Au xixe siècle, le développement rapide de la librairie (système des représentants, des commis, puis des grossistes) exclut les colporteurs de la ville, ou limite leur rôle à la criée des journaux et des images satiriques. En revanche, on assiste à une considérable expansion du colportage dans les campagnes, là où une librairie ne serait pas rentable mais où existe, malgré tout, une demande potentielle. Cette expansion correspond à un double besoin, que reflète la loi Guizot sur l'enseignement primaire en 1834 : celui des masses paysannes qui ont soif de culture et celui de la bourgeoisie industrielle qui doit disposer, pour manier des machines de plus en plus complexes et coûteuses, d'une main-d'œuvre qualifiée ou susceptible de se qualifier, donc sachant lire et écrire. Toutefois, cette bourgeoisie, que trois révolutions ont rendue méfiante, surveille de fort près les publications à bas prix qui s'adressent au peuple, censure qui se maintient et s'intensifie de la Restauration à la fin du second Empire, dans l'esprit de la loi Falloux (1849), et dont les critères se définissent avec clarté dans la classique Histoire des livrets populaires de Charles Nisard (2e édition augmentée en 1862). Le répertoire reste essentiellement le même : vies de saints, prières, cantiques, romans édifiants, fictions inusables comme Jean de Calais ou Fortunatus, contes de fées : c'est l'époque de « l'explosion » des éditions de Perrault, qui sont reprises par l'imagerie d'Épinal. Il faut noter aussi que le secteur des abécédaires, des manuels éducatifs concernant la santé, l'agriculture, les métiers manuels est en pleine expansion.
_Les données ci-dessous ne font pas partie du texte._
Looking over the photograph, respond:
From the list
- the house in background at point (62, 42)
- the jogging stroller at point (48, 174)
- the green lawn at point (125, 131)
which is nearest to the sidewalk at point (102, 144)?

Le colporteur présente et vend ses produits au cours de deux tournées, l'une au printemps et l'autre à l'automne, toujours dans la même région qu'il quadrille jusqu'au moindre village ou hameau, grâce à un réseau de relations amicales et commerciales. Mais le progrès des communications et de la poste, la presse à bon marché et ses feuilletons, le désir et l'habitude d'une information plus rapide ont vite fait de périmer à la fin du siècle les visites trop espacées du colporteur.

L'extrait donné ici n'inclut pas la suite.